When Congress decided in 1994 to ban federal student aid for people behind bars, it was part of a wider political agenda to “get tough on crime” – even though crime rates had begun to fall in the 1990s.
The number of people behind bars grew, but, without access to federal student aid, higher education programs in America’s correctional facilities dwindled.
On Dec. 21, 2020, Congress moved to lift the long-standing ban on federal student aid – specifically, the Pell grant – for those who are incarcerated. The decision comes after a long push for prison reforms that included calls for a greater emphasis on rehabilitation, reducing prison populations and making prison sentences less harsh.
As the director of a prison college program at The University of Baltimore, I know firsthand that providing college for people in prison will make a positive difference in their lives. It will also improve public safety and save taxpayers money.
Research by the Rand Corp. has shown that participation in prison education programs reduces by 43% the rate at which people reoffend. The reduction in the likelihood to break the law means that for every dollar spent on prison education, taxpayers save $5 in reincarceration costs.
A view from the inside
Each year at the prison education program that I oversee, 50 men serving sentences at a maximum-security penitentiary in Maryland take college courses through the university where I teach. Students enroll in general education courses for two to three years before moving onto coursework in human services administration. Many students are released by the time they are juniors and continue earning their degrees on campus.

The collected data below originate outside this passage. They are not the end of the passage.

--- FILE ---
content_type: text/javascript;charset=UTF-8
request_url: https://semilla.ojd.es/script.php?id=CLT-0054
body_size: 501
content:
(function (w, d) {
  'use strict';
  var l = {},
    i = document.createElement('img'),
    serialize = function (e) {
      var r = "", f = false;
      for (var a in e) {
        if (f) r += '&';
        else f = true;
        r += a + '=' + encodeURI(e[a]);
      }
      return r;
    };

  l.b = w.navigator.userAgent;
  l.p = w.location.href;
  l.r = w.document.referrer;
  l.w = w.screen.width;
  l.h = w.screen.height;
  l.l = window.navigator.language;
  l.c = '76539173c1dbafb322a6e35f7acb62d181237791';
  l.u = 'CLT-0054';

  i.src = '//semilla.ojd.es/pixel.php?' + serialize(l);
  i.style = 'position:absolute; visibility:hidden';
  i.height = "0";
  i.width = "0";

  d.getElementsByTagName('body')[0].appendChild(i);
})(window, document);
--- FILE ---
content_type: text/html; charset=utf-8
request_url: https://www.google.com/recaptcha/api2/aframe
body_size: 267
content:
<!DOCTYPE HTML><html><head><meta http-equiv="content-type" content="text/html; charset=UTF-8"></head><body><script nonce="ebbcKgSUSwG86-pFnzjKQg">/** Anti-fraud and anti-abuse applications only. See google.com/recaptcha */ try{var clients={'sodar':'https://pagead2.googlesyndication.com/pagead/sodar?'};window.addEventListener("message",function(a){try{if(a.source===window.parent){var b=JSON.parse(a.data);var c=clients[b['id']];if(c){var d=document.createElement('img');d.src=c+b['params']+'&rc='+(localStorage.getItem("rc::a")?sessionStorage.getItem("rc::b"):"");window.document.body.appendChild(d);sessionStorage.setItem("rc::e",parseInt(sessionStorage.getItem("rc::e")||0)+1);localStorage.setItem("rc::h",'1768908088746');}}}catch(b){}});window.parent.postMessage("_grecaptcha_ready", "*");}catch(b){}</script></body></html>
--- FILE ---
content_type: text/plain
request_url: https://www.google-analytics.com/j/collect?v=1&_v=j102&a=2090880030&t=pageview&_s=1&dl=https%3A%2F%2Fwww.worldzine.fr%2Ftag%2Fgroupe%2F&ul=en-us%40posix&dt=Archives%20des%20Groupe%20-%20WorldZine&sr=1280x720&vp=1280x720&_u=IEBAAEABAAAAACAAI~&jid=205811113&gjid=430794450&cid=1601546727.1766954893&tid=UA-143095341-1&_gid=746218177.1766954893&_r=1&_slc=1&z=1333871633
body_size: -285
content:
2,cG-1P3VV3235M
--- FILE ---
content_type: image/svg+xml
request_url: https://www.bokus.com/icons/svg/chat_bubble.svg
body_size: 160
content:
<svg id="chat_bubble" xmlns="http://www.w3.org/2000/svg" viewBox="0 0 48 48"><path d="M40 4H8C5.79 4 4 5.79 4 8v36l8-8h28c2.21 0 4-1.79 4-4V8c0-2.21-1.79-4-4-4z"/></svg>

Several students who have kept going are now working within the human services field. They work at local nonprofit organizations such as Turn Around Tuesday, Concerted Care Group and Hilda’s Place Behavioral Health Services.
Having several semesters of college completed in prison has helped the students continue their enrollment and secure these jobs. Taking college courses also helps students become better critical thinkers, builds leadership skills and creates a sense of community among those who participate.
The program I direct is part of the first federal effort to expand access to college in prison. In 2015, the Obama administration announced the Department of Education Experimental Sites Initiative, also known as “Second Chance Pell.”
Launched in 2016, Second Chance Pell allowed 67 colleges and universities to enroll incarcerated students using Pell grants on a trial basis.
With over 17,000 students participating in 28 states during the first three years of Second Chance Pell, about 4,450 credentials have been awarded through the program. Most students have obtained certificates, followed by associate degrees, then bachelor’s degrees.
In 2020, the program was expanded to allow an additional 67 colleges and universities to serve even more students.
Now that Pell grants are being restored for the incarcerated, it is expected that 64% of people in state and federal prison – or half a million people – will be eligible for federal student aid.
There’s no shortage of colleges eager to serve this population. Consider the fact that in the second round of Second Chance Pell, 180 colleges applied, with only 67 selected.
Second Chance Pell currently requires programs to incorporate three crucial components.
Here are the three components:
1) Offering credentials that prepare students for high-demand fields that are accessible to people with criminal records.
2) Ensuring programs provide students with assistance transferring their credits or enrolling on campus if they are released before they earn a credential.
3) Requiring reentry services to help students address other needs such as housing, employment and various forms of treatment.
Although the government is lifting the ban on federal student aid to the incarcerated, colleges will not be able to provide prison education without accountability. There are requirements to evaluate the programs. Among other things, schools must assess various outcomes, such as whether the programs improve prison safety and how many participants earn degrees or continue their education upon release. The evaluations will also look at how many participants get jobs or return to prison.
If successful, the outcomes of Pell restoration will mirror the data that already show the benefits of prison college programs – increased levels of educational attainment, more employment opportunities, higher earnings and safer communities.